### TEXT PASSAGE
■ ■ ■
One advantage of being a small business is that I could drop my insurance altogether and because I have less than 50 full time equivalent people I wouldn’t even be subject to a penalty. But, as other employers will agree, I’ve found that this option would only make it harder for me to attract good people in this time of low unemployment and increased competition from big companies. So, like many small business owners, I buy a high-deductible, high-out-of-pocket “bronze” plan and push as much of the cost as possible to my people. Unfortunately, this is still insurance and I’m also paying for the insurance companies’ increased costs, taxes and profits. Is there another option for a small business? There may be.
According to the Department of Health and Human Services approximately 82 percent of companies with more than 500 employees self-insure their healthcare. This is a big company thing. The number drops considerably among employers with less employees. But the option is becoming increasingly popular among small companies like mine.
“We’ve seen self-insuring significantly grow among small businesses over the past few years,” says Mike Ferguson, president and chief executive of the Self Insurance Institute of America. “It’s a very viable option to keep healthcare costs under control. It works as long as the company is the right fit.”
Self-insurance works like this. You pay a premium every year into a pool with other employers so everyone can spread and share the risk for everything else. The bigger the pool, the more diluted the risk. Throughout the year, your employees submit their claims to a third-party administrator you hire. You also buy “stop-loss” coverage that insures you against any big exposure. At the end of the year, and based on all the claims submitted, the members of the group either get money back or are required to pay in more.
Yes, you’re still exposed to paying out more if more expenses are submitted. And yes, you’re still paying more for health expenses because doctors, hospitals and pharmaceutical companies are all facing higher costs themselves and are passing these costs onto their customers and patients. But when you self-insure you have less regulatory oversight from the Affordable Care Act and can pick and choose what coverages you want to offer your employees. And you’re not paying a higher amount to compensate an insurance company to take on the risk (and the additional taxes they’re being charged) so, if things are managed correctly, your overall healthcare costs could be much lower than the similar guy down the street with the traditional group plan.
This is the case for Vincent C. Hvizda, chief executive of Admiral Products in Cleveland. Hvizda decided to self-insure his 38-person company three years ago. And the cost savings have been significant. According to Hvizda, if he weren’t self-insuring he would’ve faced premium increases in excess of 35 percent last year alone. Instead, he only incurred an 8 percent increase. Hvizda pays about $400,000 in healthcare premiums.
“The decision to self-insure has been the right one for my small company,” he told me. Hvizda uses a local broker (Roundstone Insurance) and a national company owned by Aetna (Meritain Health) as his third-party administrator.
■ ■ ■
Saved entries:
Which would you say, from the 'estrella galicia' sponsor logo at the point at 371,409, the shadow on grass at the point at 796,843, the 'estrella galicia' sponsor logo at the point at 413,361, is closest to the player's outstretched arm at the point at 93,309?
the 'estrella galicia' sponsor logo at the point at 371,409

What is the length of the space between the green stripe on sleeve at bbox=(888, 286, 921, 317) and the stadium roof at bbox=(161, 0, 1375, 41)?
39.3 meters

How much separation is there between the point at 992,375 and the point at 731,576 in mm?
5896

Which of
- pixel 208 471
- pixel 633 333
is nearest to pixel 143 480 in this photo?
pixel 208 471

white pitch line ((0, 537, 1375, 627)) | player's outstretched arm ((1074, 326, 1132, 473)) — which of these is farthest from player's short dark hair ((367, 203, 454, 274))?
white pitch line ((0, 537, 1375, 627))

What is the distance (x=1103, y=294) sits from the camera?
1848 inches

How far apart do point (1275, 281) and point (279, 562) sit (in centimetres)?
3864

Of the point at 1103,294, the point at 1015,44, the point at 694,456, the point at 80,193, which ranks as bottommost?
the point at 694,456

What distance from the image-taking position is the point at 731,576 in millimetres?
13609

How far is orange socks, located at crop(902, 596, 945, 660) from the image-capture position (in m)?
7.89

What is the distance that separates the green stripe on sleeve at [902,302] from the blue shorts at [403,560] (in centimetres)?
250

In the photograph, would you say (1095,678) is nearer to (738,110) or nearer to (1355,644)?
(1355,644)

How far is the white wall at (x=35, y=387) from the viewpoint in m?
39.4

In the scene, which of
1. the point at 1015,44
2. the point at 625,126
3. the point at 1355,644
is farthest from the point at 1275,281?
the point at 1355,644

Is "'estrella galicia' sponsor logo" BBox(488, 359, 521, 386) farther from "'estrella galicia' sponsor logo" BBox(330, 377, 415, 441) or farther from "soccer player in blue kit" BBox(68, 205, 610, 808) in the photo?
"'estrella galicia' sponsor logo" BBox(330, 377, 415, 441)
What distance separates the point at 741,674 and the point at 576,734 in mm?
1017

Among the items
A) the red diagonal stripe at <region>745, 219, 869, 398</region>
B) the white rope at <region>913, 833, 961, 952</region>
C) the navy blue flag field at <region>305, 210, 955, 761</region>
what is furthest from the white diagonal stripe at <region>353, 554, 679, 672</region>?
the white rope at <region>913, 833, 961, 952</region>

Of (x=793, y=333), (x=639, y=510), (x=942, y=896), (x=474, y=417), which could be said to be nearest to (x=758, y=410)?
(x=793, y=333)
■ ■ ■
### TO DO
Please list every organization named in the self-insurance text.

### FINAL ANSWER
- Department of Health and Human Services
- Self Insurance Institute of America
- Admiral Products
- Roundstone Insurance
- Aetna
- Meritain Health